- Request 1
List the three shortcomings that, according to the blog post, the charm of the first three films carried them through.

- Page excerpt
▬▬▬

Monday, May 26, 2008

Indy!

for those of you in the know, it's no secret that I've been awaiting the latest indiana jones film like it was christmas 1988. it all started with indiana jones and the raiders of the lost ark: the adaptation, which I've obsessed over and written about here.

so it was with all this anticipation that I settled myself down in the theatre on friday night, extra-buttered popcorn in hand. and waited for the lights to go down.

it should've been somewhat telling that the theatre was fairly empty on an opening weekend. although to be fair, I went to see it at the bridge on campus. most of these kids weren't even born when the first indiana jones film came out in 82. it probably doesn't even make sense if you didn't fall in love with indy the first time around, why you'd watch a near-geriatric harrison ford gimp along on screen in search of a skull made of quartz? in fact, it made really little sense to me why I was watching it, once the halfway point hit.

what started off as a promising drag race in the desert slowly ground to a halting jerk and shudder of plot advancement. there's something off in the balance of this film, something that takes the charm that carried the first three even through bad dialogue, lame plot twists and embarrassing clichés. somewhere in the 25+ years since the first, indy and his fellow characters have lost their senses of humor. and even worse, their sense of style.

▬▬▬

Collected data entries:
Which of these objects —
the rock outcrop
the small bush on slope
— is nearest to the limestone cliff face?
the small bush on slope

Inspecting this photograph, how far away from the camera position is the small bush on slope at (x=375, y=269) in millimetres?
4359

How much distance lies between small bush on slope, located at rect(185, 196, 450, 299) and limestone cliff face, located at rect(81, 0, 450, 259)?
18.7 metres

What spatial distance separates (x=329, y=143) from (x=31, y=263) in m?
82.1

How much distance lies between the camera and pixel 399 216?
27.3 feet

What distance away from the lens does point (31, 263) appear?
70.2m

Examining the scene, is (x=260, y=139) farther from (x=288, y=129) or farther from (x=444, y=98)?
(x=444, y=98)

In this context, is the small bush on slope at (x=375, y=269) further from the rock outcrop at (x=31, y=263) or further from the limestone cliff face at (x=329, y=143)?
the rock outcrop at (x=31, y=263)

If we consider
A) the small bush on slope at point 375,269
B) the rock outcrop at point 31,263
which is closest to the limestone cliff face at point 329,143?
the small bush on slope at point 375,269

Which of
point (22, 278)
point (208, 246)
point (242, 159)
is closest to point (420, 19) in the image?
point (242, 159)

▬▬▬

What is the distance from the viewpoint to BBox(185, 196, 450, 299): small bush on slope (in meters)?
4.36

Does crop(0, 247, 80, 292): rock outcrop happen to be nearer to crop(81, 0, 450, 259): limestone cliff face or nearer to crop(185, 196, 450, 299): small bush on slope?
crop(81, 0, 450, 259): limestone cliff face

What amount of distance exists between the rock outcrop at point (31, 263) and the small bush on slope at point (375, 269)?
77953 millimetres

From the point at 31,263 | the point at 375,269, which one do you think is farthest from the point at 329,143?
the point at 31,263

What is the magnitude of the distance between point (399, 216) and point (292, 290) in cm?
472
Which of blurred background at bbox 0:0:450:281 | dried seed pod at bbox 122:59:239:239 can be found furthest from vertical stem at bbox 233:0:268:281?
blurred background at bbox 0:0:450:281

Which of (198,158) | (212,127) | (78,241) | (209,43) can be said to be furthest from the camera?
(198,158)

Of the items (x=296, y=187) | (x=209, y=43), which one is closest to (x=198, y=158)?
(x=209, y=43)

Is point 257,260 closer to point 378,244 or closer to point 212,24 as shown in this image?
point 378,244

▬▬▬

- Request 2
Arrange the listing lines as a Markdown table with the columns Row and Line, beginning at the line that contains "Does crop(0, 247, 80, 292): rock" and stopping after the line that contains "77953 millimetres". Number the rows and leave out blank lines.

- Output 1
- bad dialogue
- lame plot twists
- embarrassing clichés

- Output 2
| Row | Line |
|---|---|
| 1 | Does crop(0, 247, 80, 292): rock outcrop happen to be nearer to crop(81, 0, 450, 259): limestone cliff face or nearer to crop(185, 196, 450, 299): small bush on slope? |
| 2 | crop(81, 0, 450, 259): limestone cliff face |
| 3 | What amount of distance exists between the rock outcrop at point (31, 263) and the small bush on slope at point (375, 269)? |
| 4 | 77953 millimetres |